** Set problem **
Which of the lines below contain the word "mirror"? Gather them by copying each one in full.

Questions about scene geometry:
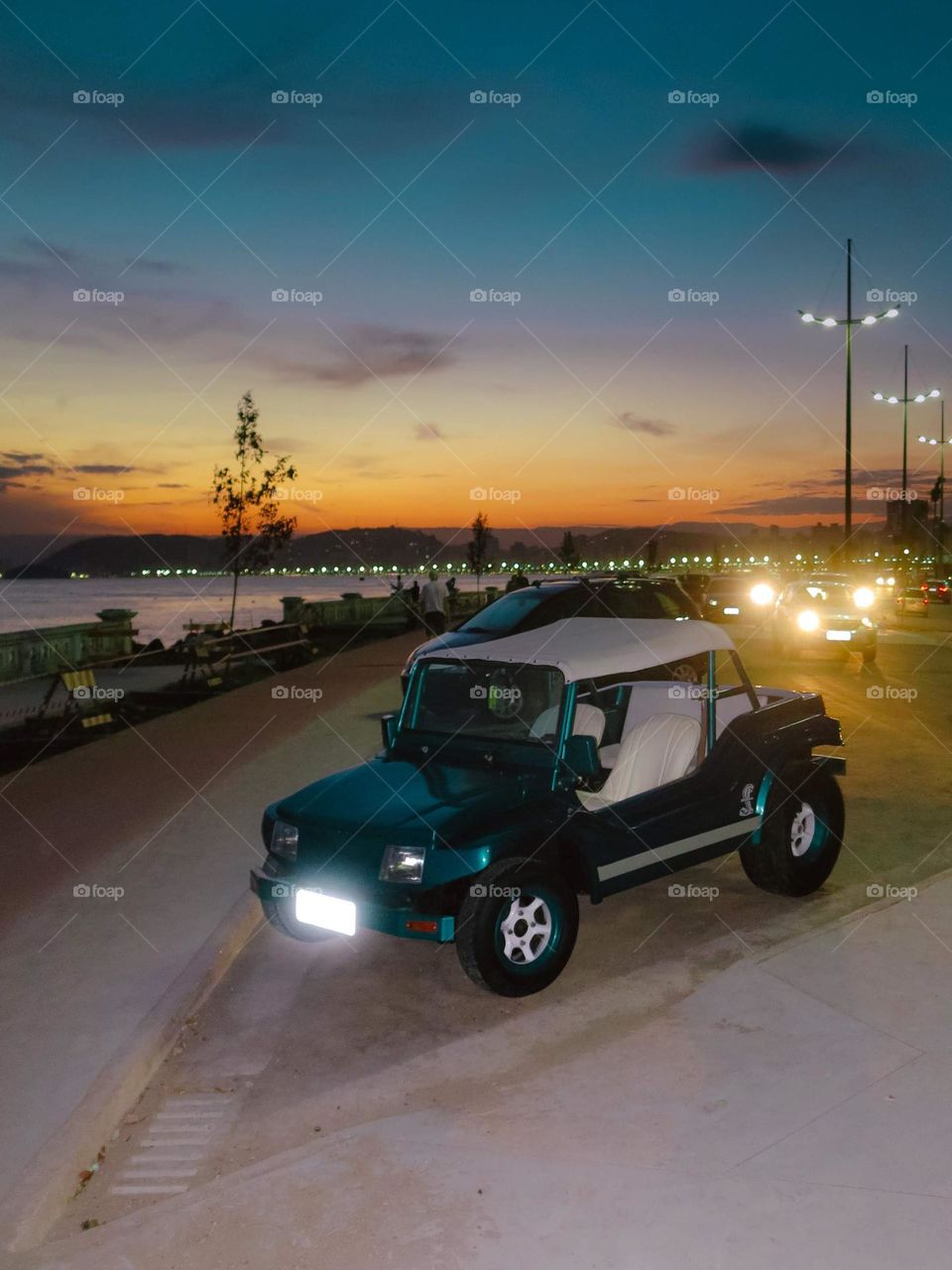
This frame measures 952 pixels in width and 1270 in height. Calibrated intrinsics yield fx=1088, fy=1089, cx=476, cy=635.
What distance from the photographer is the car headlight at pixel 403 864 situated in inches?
209

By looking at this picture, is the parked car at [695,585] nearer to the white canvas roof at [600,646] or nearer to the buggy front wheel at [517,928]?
the white canvas roof at [600,646]

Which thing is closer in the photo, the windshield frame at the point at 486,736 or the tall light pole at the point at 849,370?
the windshield frame at the point at 486,736

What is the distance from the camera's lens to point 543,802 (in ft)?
18.7

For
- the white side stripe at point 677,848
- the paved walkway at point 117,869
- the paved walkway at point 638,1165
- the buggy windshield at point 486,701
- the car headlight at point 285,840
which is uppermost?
the buggy windshield at point 486,701

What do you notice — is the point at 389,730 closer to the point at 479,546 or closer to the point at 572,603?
the point at 572,603

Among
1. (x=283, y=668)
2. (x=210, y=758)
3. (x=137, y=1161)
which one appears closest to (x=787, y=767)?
(x=137, y=1161)

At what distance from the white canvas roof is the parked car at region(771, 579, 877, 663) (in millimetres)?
16786

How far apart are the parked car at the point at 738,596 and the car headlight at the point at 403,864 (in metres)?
Result: 29.4

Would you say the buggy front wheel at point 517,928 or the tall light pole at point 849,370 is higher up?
the tall light pole at point 849,370

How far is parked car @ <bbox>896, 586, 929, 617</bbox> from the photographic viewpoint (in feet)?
145

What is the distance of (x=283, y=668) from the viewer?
25094 millimetres

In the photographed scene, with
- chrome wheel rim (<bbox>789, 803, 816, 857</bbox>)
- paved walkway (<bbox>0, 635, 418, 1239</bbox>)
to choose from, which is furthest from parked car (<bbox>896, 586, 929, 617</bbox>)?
chrome wheel rim (<bbox>789, 803, 816, 857</bbox>)

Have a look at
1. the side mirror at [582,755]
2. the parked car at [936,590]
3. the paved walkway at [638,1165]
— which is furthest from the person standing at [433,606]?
the parked car at [936,590]

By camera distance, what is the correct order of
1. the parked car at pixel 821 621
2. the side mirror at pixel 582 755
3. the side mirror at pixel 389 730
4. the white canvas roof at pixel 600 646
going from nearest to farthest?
the side mirror at pixel 582 755 → the white canvas roof at pixel 600 646 → the side mirror at pixel 389 730 → the parked car at pixel 821 621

** Answer below **
1. the side mirror at [582,755]
2. the side mirror at pixel 582 755
3. the side mirror at pixel 389 730
the side mirror at pixel 582 755 → the white canvas roof at pixel 600 646 → the side mirror at pixel 389 730 → the parked car at pixel 821 621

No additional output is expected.